◆ EXERCISE TASKS
A. In the commentary on the U.S. recovery, transcribe the passage from "As we look ahead" up to and including "the financial markets.".
B. Translate this sentence from the commentary on the U.S. recovery into Spanish: "Home values are still well above their historical norm relative to incomes."

◆ EXTRACT TO READ

MIT Economist Rudiger Dornbusch, November 1998
On the surface, the U.S. economy is gradually recovering. Based on mean reversion to potential GDP (which generally occurs over a 4-year horizon absent an intervening recession), we would expect GDP growth over the coming 4-year period to average 3.8%, with average monthly employment growth of 200,000 jobs. This would be my "benchmark" expectation if the U.S. and international banking systems were "clean." However, my concern is that the surface U.S. recovery is built over a foundation that is vulnerable to further strains. If our policy makers had made proper decisions over the past two years to clean up banks, restructure debt, and allow irresponsible lenders to take losses on bad loans, there is no doubt in my mind that we would be quickly on the course to a sustained recovery, regardless of the extent of the downturn we have experienced. Unfortunately, we have built our house on a ledge of ice.
Debt burdens have not been meaningfully reduced in the mortgage sector - they have only been extended. Home values are still well above their historical norm relative to incomes. Yet more than 20% of homeowners already have "negative equity" - mortgages that exceed the current prices of their homes. A few months ago, Deutsche Bank projected that the negative equity rate may rise to 48% in 2011. Yet even if we ignore the mortgages that have been "modified" by slapping delinquent payments onto the back of the obligation, one in seven U.S. homes is presently delinquent or in foreclosure. As much as we have done to make lenders whole, nothing apart from a major restructuring of mortgage obligations will ease the continuing vulnerability on the debtor side.
Meanwhile, the dependence of the banking system on short-term deposits is worse than it was prior to the crisis. The FDIC reports that time-deposits have declined for the 7th consecutive quarter, while the cost of funding assets has dropped below 1%, as banks rely on the shortest liabilities possible in order to earn higher interest spreads. So while the month-to-month progress of the economy has been somewhat encouraging, our policy makers have put us in the position of continually revisiting a can that they simply kicked down the road.
As we look ahead to the coming years, I believe that the best way to avoid major losses will be to remain mindful of the distinction between surface economic progress and latent (underlying) risks. As a starting point, we'll look at the "benchmark" scenario - the potential growth in GDP and employment that we can expect in the absence of further economic shocks. Second I think it's useful to review the observations that the late MIT economist Rudiger Dornbusch made in 1998, many of which are directly applicable to the present environment. Finally, we'll review the current state of the economy and the financial markets.

◆ DATA PROVIDED
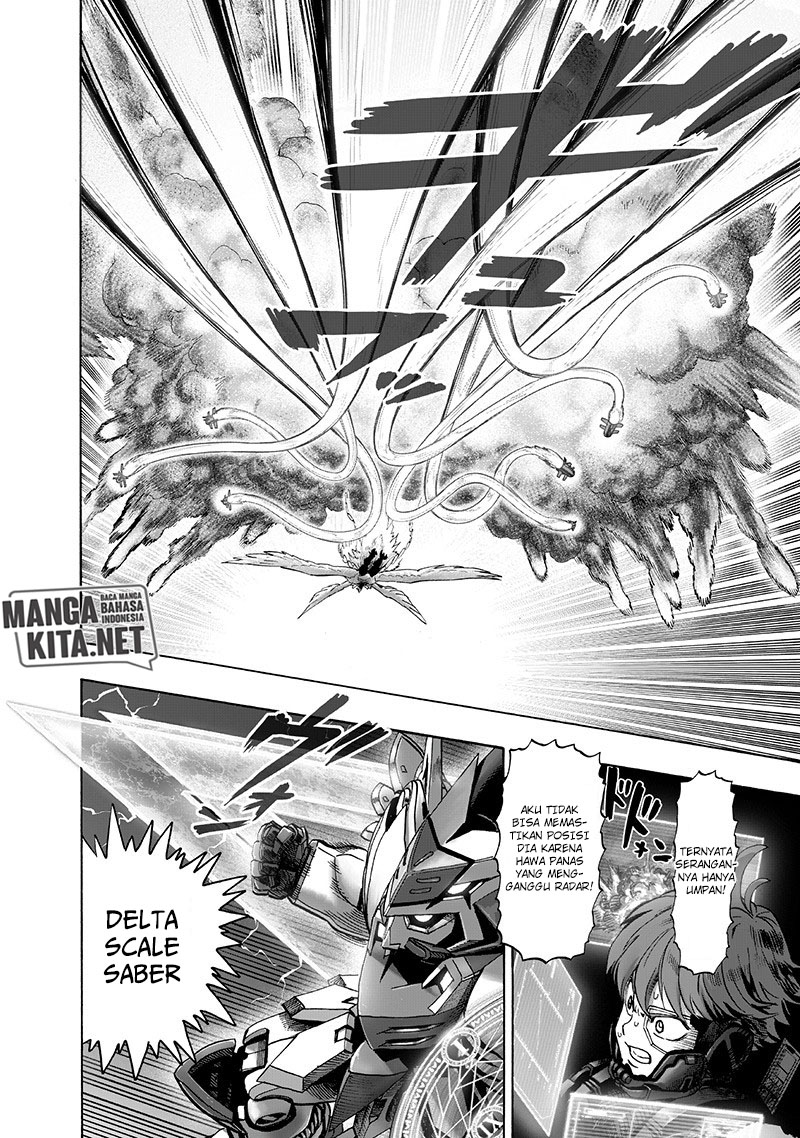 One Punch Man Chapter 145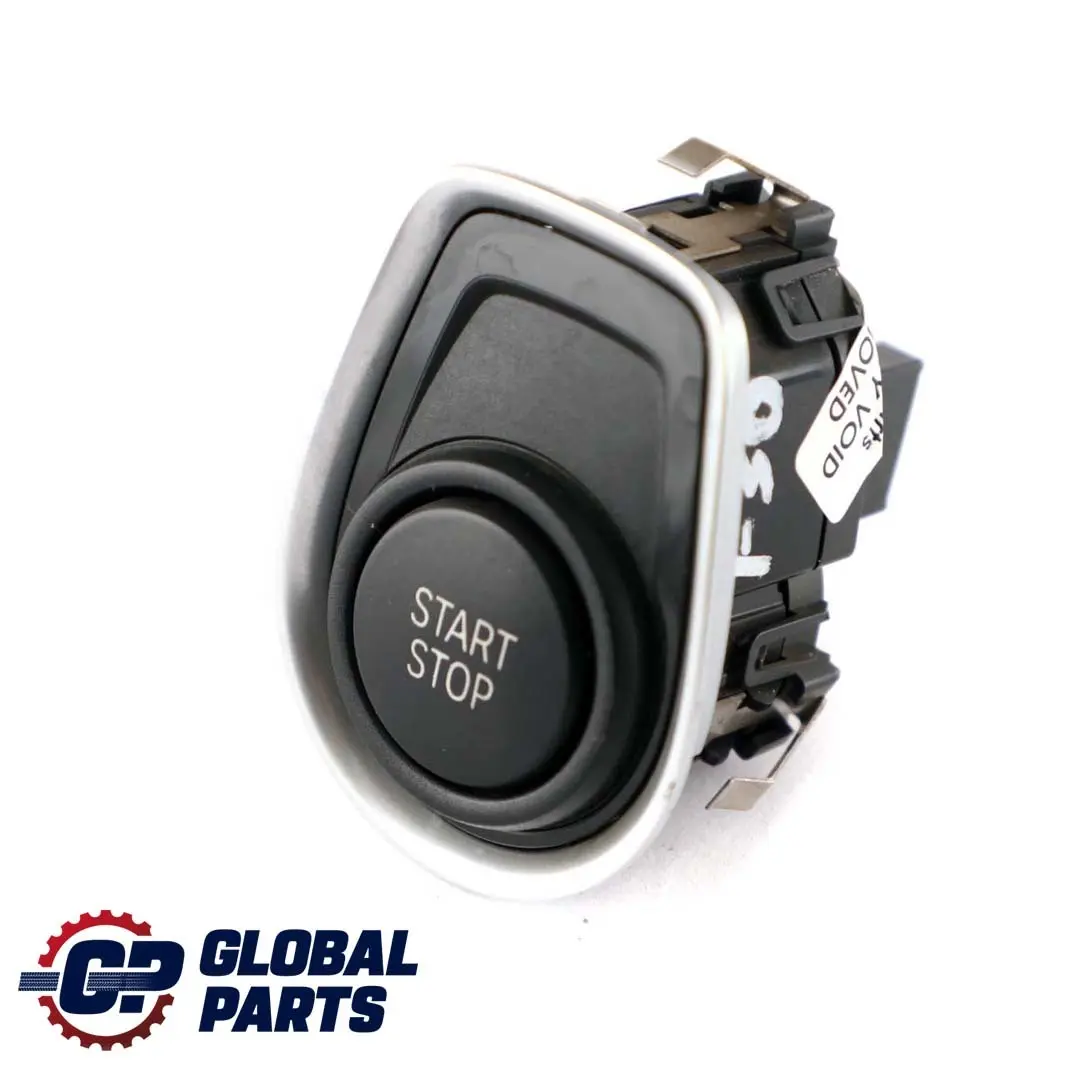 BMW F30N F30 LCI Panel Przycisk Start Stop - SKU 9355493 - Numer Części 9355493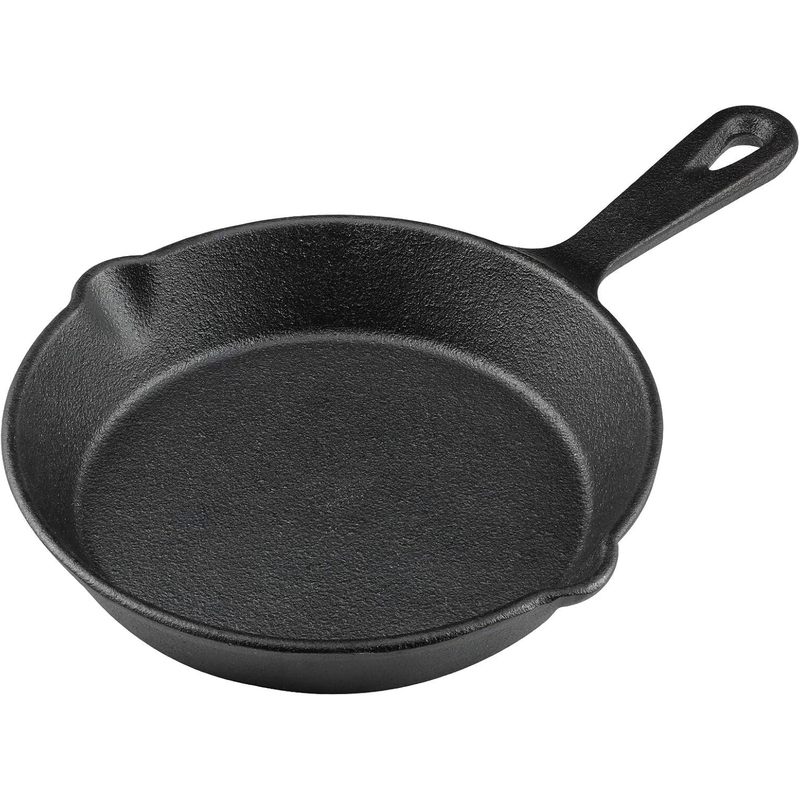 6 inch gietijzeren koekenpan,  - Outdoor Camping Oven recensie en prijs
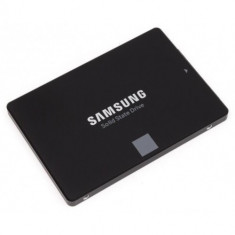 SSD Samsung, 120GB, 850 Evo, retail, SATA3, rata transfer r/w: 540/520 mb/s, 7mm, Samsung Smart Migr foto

◆ EXERCISE RESPONSES
A.
As we look ahead to the coming years, I believe that the best way to avoid major losses will be to remain mindful of the distinction between surface economic progress and latent (underlying) risks. As a starting point, we'll look at the "benchmark" scenario - the potential growth in GDP and employment that we can expect in the absence of further economic shocks. Second I think it's useful to review the observations that the late MIT economist Rudiger Dornbusch made in 1998, many of which are directly applicable to the present environment. Finally, we'll review the current state of the economy and the financial markets.

B. Los valores de las viviendas siguen estando muy por encima de su norma histórica en relación con los ingresos.